Stored data:
------------------------

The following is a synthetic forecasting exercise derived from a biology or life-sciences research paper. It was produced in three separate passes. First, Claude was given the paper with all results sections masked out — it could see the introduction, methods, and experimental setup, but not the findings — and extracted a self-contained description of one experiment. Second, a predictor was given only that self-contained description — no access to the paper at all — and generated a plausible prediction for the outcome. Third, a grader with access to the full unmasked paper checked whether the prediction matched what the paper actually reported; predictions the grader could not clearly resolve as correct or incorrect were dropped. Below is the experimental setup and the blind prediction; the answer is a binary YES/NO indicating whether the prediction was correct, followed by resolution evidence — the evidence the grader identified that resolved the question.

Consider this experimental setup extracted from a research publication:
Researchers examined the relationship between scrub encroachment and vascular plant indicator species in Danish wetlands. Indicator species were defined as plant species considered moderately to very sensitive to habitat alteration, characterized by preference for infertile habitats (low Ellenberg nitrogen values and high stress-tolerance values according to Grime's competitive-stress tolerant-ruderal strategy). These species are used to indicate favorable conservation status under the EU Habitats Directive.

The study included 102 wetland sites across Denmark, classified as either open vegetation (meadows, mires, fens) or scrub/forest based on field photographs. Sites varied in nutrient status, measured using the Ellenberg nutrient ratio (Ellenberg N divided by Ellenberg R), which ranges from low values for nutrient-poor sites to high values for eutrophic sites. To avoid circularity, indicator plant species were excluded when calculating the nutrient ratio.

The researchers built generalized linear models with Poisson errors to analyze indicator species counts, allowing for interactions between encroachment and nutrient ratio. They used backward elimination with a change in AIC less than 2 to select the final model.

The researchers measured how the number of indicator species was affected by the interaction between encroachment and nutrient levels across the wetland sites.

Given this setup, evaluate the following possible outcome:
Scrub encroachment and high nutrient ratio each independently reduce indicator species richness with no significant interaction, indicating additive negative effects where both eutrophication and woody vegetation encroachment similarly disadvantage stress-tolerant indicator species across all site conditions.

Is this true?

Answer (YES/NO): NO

------------------------

**Task description:** Your response should be the lines of the entries above that include the string "were".

**Problem solution:**
The following is a synthetic forecasting exercise derived from a biology or life-sciences research paper. It was produced in three separate passes. First, Claude was given the paper with all results sections masked out — it could see the introduction, methods, and experimental setup, but not the findings — and extracted a self-contained description of one experiment. Second, a predictor was given only that self-contained description — no access to the paper at all — and generated a plausible prediction for the outcome. Third, a grader with access to the full unmasked paper checked whether the prediction matched what the paper actually reported; predictions the grader could not clearly resolve as correct or incorrect were dropped. Below is the experimental setup and the blind prediction; the answer is a binary YES/NO indicating whether the prediction was correct, followed by resolution evidence — the evidence the grader identified that resolved the question.
Researchers examined the relationship between scrub encroachment and vascular plant indicator species in Danish wetlands. Indicator species were defined as plant species considered moderately to very sensitive to habitat alteration, characterized by preference for infertile habitats (low Ellenberg nitrogen values and high stress-tolerance values according to Grime's competitive-stress tolerant-ruderal strategy). These species are used to indicate favorable conservation status under the EU Habitats Directive.
The study included 102 wetland sites across Denmark, classified as either open vegetation (meadows, mires, fens) or scrub/forest based on field photographs. Sites varied in nutrient status, measured using the Ellenberg nutrient ratio (Ellenberg N divided by Ellenberg R), which ranges from low values for nutrient-poor sites to high values for eutrophic sites. To avoid circularity, indicator plant species were excluded when calculating the nutrient ratio.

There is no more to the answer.